◆ **Given instruction 1**
In the resource efficiency excerpt, why does it make sense to give a project to a more junior resource when one could deliver the same outcome? Answer in one to three sentences.
◆ **Given instruction 2**
Reproduce the resource efficiency excerpt between "This calculation works" and "project need that?", inclusive.
◆ **Given instruction 3**
Continue the text on agency resource efficiency from where it stops.
-- start of Excerpt --
But it isn’t as simple as working people longer and harder to extract more work for their wages. That’s proven to be counterproductive.
It’s about optimizing how you use your resources to derive the best value for your business - both in terms of delighting clients and securing repeat custom, and being ready to seize opportunities and realize strategic objectives.
And that’s not just expressed as plusses and minuses in a spreadsheet.
Whilst increased productivity and profitability are two highly desirable outcomes of resource efficiency, others include improved project outcomes, increased agility, and higher staff morale and retention.
Even with the best intentions, resource efficiency can be hard to achieve. That’s because resource allocation is such a complex process.
Depending on the size of your agency, it can involve dozens of resources, each working on multiple different projects at different times. You need visibility into a matrix of different metrics to make informed decisions. And not every organization has that - thanks to siloed systems, unfit-for-purpose tools, etc.
This complexity means organizations are sometimes forced to make two-dimensional resourcing decisions. They just don’t have the time or transparency to do it differently. If a resource is suitably skilled and has availability, they’re assigned to a project.
But this misses other key factors that determine resource efficiency. Such as their current workload, their productivity, and the balance of cost and value to a project. Without the info and insights needed to take a more strategic approach to resource management, your agency might not be using resources efficiently.
This means you could be spending more than you need on staff and eating up your project profits. And your employees could be suffering at either end of the spectrum of inefficient resource management - bored or burnout - which leads to productivity losses and staff turnover.
There are several resource management KPIs you should be tracking to measure and monitor your resource efficiency.
Utilization rate is how much an individual is used. If they’re getting used too much, they’ll get burnout and unproductive. If they’re not being used enough, they could be costing you more than they make. By tracking utilization, you can spot who’s under pressure, who needs more work, and see what skills you need to hire next.
Non-billable hours are unavoidable - things like meetings and training - but they can eat into your project profits. You need to track billable vs non-billable hours to keep them in balance. You may need to adjust what you charge clients. Or change processes to minimize non-billable work.
Schedule variance is how well a project sticks to the planned schedule. Often, more time means more expense. Monitoring schedule variance helps you spot bottlenecks, overspend, and correct your course before the costs mount up.
Your scheduled hours predict how long a particular task will take. If the actual hours are over, it could indicate that your prediction was inaccurate or that your resources aren’t working optimally. Either way, it can eat into profits. Monitor this weekly to measure productivity (and improve future forecasts/budgets).
This calculation works out revenue realized per hour worked. Simply divide their total sales by total hours worked. It can vary over time, depending on the ratio of billable to non-billable hours. If you see this number dropping, you know you need to take action.
When choosing the best people for your project, remember that BEST doesn’t necessarily mean MOST SENIOR. Sure, they might be the very best software engineer on your team. They’ll bring a whole heap of ideas and experience to the table. But does THIS project need that?
If your project could deliver the same outcome with a more junior resource, it makes sense to use them instead. [In fact, this is #3 in our list of cost efficiency best practices]. Not only will you protect your individual project budget and profit margin - your senior software engineer will be available for another project that really needs them, which benefits the wider portfolio.
-- end of Excerpt --
-- start of Provided data --
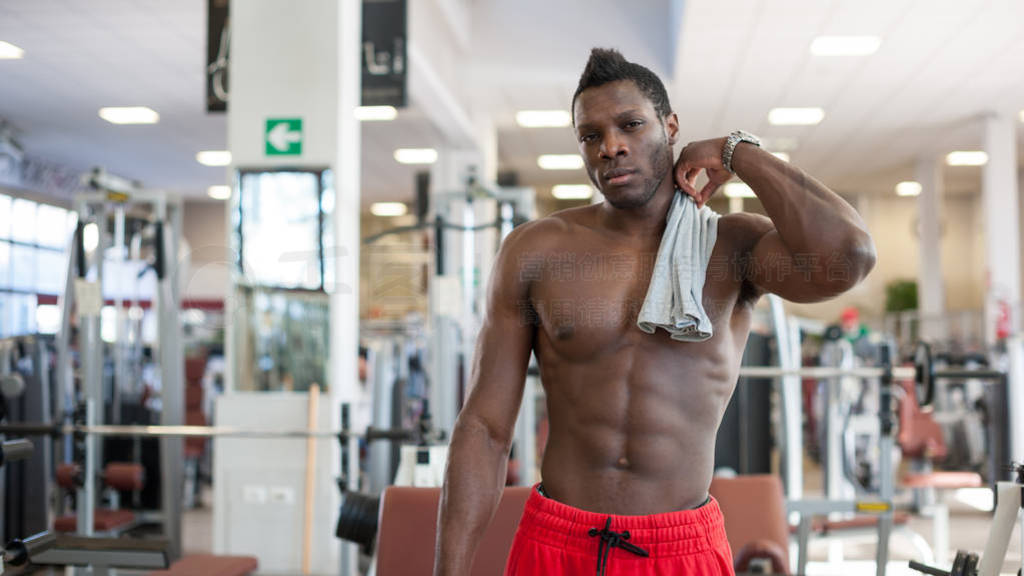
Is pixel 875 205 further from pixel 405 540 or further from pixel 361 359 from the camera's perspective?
-- end of Provided data --
◆ **Task answer 1**
Using the junior resource protects that project's budget and profit margin. It also leaves the senior software engineer free for another project that really needs them, which benefits the wider portfolio.

◆ **Task answer 2**
This calculation works out revenue realized per hour worked. Simply divide their total sales by total hours worked. It can vary over time, depending on the ratio of billable to non-billable hours. If you see this number dropping, you know you need to take action.
When choosing the best people for your project, remember that BEST doesn’t necessarily mean MOST SENIOR. Sure, they might be the very best software engineer on your team. They’ll bring a whole heap of ideas and experience to the table. But does THIS project need that?

◆ **Task answer 3**
To match skills to projects effectively, your project manager needs to assess the skills required for the individual project, and then find available resources with the right skill level.
This is much easier when your organization has a centralized pool of resources - including information about their skills, level of competency, cost to the business, availability, and utilization rate.
It’s also helpful to have data about similar past projects, as this can help your PM accurately estimate what each task requires.
And - in case of clashing demands on resources’ time - it’s also good practice to have a centralized approach to prioritizing projects. This provides a standardized framework to decide which projects get which resources.
Professional service firms sometimes struggle to find the right balance of workload. Too much work and people are earning revenue but exhausted. Too little work and they’re bored and burning through your budget. You need to find the Goldilocks point where people are working at just the right level. To achieve this, you need to look at resource utilization.
In resource management, the utilization rate is the number of hours worked by a resource divided by the number of hours in a given period, usually a week. An optimum utilization rate is 80%. This suggests your resources are delivering a significant amount of work, without being overstretched.
It’s important to keep workload manageable because you want to avoid burning people out. Burnout happens when people work long hours over a prolonged period. Although a bit of overtime is sometimes necessary to catch up with a slipping schedule - as the saying goes - it should be OVERTIME, not ALL THE TIME. Consistent overutilization can cause exhaustion, reduce creativity and productivity, increase disruptive staff turnover, and damage your employer brand.
In fact, one study - reported in Harvard Business Review - found productivity increases when staff are given protected time off from work. In some professional service firms, the always-on culture means staff never switch off. They found that designating time where staff are EXPECTED to do no work increased productivity and satisfaction.
Poor capacity planning can introduce huge scope for resource inefficiency. Capacity planning is about looking at your future pipeline and making sure you have the right resources to deliver it. Do you have the right number of people - with the right skills - for what’s on the horizon?
If not, your future projects will suffer. Either because you have to delay them while you recruit the people you need. Or because you have to assign resources that aren’t ideally matched to the project. Or because you have to pull in-demand resources away from existing projects and onto new priorities.
Beyond project and program outcomes, there are a whole host of benefits to proper capacity planning. It lets you rightsize your resources for your future plans, allows for advance planning around recruitment and staff development, and reduces redundancy within your workforce.
The five resource management KPIs above can help you make data-informed decisions - which will improve your productivity, performance, and profitability.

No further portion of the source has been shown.